======== Texto del ejercicio

Por Juan Antonio Hormigón.
Hace pocos días al salir de un estreno teatral, encontré a una persona que ocupa un lugar sobresaliente en la cultura española e internacional. Además de su altura intelectual por sus muchos saberes, goza de un prestigio en su dedicación habitual que le hace ser, en mi opinión, el maestro más relevante en su terreno. Es persona a la que respeto y con la que comparto una larga amistad, que se traduce en las conversaciones que mantenemos de cuando en vez al salir de los teatros.
Como en otras ocasiones hablamos ese día de la situación española, de sus disyuntivas e incoherencias. Antes de despedirnos me espeto: “A nosotros nos consideran amortizados”. Le respondí que en mi discurso del Acto de entrega de Premios de la ADE, había recogido una afirmación que Antonio Machado puso en boca de Mairena: “Toda nueva generación ama y odia a su precedente”. Y añadí: “Me temo que ahora en muchos casos no queda nada de amor”. “No lo dudes -corroboró-. Nos consideran amortizados e incluso nos desprecian”.

================

Ejercicios
1. En el texto sobre la conversación a la salida del estreno teatral, ¿qué afirmación de Antonio Machado, puesta en boca de Mairena, se recogió en el discurso del Acto de entrega de Premios de la ADE?
2. Prosigue el texto sobre la conversación a la salida del estreno teatral a partir de su última frase.

======== Material de consulta

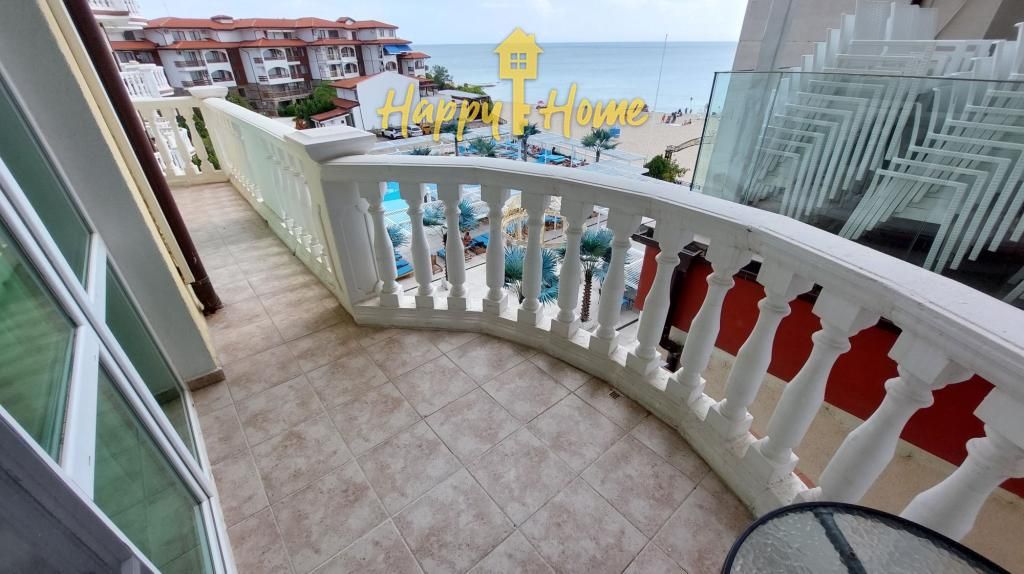 Flat in Elenite, Bulgaria, 81 m² - picture 14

================

Respuestas por tarea
1. “Toda nueva generación ama y odia a su precedente”.

2.
Con el paso de las horas, aquellas expresiones enunciadas con tono sombrío y perentorio, me martilleaban insistentes desde el pozo del recuerdo. He podido comprobar en numerosas ocasiones cómo individuos que fueron apoyados, guiados, incluso formados en su día por profesores o colegas mayores, muestran cuando crecen esa actitud deleznable de que hablo. Ya no son jóvenes ahora, puede que no lo fueran nunca y sólo llevaran el disfraz, carecen de una autoritas legítima, pero han tocado poder y han manejado el presupuesto público en algunos casos y se permiten manifestar ese desprecio, una obstrucción terne hacia sus mayores, la creencia de que ellos van a inventarlo todo, hasta convertirse en algunos casos en auténticos miserables. Muchos son viejos de mente antes de cumplir la edad. Era sabedor de todo esto pero nunca pensé que mi ilustre amigo se sintiera igualmente víctima de semejante trato.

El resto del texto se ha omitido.